**Exercise**
In the material below, find the line with "United States, site sanjuan_2014_Unit1_Ivan077." and the line with "scientific name: Capricornis sumatraensis", then output those two lines and every line between them, exactly.

**The data**
=== Section Start ===
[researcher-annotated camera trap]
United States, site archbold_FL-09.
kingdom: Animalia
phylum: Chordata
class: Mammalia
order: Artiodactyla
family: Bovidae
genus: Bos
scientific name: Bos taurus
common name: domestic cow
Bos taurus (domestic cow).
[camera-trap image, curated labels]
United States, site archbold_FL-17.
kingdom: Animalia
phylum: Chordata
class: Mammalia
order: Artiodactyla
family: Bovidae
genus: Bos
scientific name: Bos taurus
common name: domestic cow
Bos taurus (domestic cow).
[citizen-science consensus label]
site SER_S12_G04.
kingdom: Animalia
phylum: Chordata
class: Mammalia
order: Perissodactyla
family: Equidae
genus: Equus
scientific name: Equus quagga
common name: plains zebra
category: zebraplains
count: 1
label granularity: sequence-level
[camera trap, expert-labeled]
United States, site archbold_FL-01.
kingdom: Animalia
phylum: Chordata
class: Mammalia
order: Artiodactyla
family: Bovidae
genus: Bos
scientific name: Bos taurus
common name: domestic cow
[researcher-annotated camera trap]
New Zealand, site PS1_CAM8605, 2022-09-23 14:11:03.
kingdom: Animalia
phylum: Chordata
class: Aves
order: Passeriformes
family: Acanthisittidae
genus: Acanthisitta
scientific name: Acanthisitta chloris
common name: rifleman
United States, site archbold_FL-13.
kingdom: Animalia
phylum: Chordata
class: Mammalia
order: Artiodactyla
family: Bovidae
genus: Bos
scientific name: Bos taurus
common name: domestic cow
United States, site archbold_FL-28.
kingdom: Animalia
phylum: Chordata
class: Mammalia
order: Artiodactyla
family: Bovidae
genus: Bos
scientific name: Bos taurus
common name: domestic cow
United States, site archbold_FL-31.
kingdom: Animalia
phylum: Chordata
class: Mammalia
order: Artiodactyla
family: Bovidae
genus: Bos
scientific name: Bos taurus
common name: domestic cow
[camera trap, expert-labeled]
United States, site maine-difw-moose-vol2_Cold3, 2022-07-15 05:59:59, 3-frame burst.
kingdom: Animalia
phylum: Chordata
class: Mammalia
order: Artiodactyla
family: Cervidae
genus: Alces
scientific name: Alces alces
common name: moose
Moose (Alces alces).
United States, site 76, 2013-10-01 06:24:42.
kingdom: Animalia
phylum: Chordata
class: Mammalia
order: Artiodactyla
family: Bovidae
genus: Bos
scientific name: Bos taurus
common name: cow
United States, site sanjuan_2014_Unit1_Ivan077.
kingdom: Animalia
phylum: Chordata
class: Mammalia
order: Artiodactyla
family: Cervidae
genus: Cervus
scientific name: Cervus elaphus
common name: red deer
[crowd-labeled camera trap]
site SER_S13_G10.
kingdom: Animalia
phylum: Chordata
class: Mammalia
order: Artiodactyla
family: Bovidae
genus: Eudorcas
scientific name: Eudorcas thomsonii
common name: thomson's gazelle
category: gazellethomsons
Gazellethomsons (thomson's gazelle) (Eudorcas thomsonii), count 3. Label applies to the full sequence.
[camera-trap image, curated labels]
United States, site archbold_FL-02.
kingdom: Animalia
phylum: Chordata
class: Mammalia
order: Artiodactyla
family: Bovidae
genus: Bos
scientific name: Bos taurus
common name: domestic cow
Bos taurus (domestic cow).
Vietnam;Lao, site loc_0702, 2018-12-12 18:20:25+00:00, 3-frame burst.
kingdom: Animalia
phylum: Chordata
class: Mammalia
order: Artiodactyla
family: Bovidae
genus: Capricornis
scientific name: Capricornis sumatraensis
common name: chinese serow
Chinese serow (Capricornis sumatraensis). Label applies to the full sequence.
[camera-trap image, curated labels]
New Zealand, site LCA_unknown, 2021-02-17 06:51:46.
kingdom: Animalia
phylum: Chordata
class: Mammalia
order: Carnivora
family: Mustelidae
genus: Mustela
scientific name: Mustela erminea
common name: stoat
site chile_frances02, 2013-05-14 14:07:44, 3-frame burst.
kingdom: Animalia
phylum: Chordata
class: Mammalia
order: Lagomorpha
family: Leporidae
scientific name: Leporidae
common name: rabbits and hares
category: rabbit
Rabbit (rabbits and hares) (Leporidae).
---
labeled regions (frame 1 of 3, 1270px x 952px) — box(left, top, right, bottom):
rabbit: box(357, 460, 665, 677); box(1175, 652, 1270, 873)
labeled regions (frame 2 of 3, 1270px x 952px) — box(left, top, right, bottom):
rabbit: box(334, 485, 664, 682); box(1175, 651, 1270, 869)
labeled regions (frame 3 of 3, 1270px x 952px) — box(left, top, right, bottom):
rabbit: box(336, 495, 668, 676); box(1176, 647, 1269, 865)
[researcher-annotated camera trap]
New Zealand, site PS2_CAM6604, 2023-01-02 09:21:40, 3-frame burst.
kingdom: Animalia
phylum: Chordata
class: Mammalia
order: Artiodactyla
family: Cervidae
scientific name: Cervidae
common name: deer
=== Section End ===
**Completed task**
United States, site sanjuan_2014_Unit1_Ivan077.
kingdom: Animalia
phylum: Chordata
class: Mammalia
order: Artiodactyla
family: Cervidae
genus: Cervus
scientific name: Cervus elaphus
common name: red deer
[crowd-labeled camera trap]
site SER_S13_G10.
kingdom: Animalia
phylum: Chordata
class: Mammalia
order: Artiodactyla
family: Bovidae
genus: Eudorcas
scientific name: Eudorcas thomsonii
common name: thomson's gazelle
category: gazellethomsons
Gazellethomsons (thomson's gazelle) (Eudorcas thomsonii), count 3. Label applies to the full sequence.
[camera-trap image, curated labels]
United States, site archbold_FL-02.
kingdom: Animalia
phylum: Chordata
class: Mammalia
order: Artiodactyla
family: Bovidae
genus: Bos
scientific name: Bos taurus
common name: domestic cow
Bos taurus (domestic cow).
Vietnam;Lao, site loc_0702, 2018-12-12 18:20:25+00:00, 3-frame burst.
kingdom: Animalia
phylum: Chordata
class: Mammalia
order: Artiodactyla
family: Bovidae
genus: Capricornis
scientific name: Capricornis sumatraensis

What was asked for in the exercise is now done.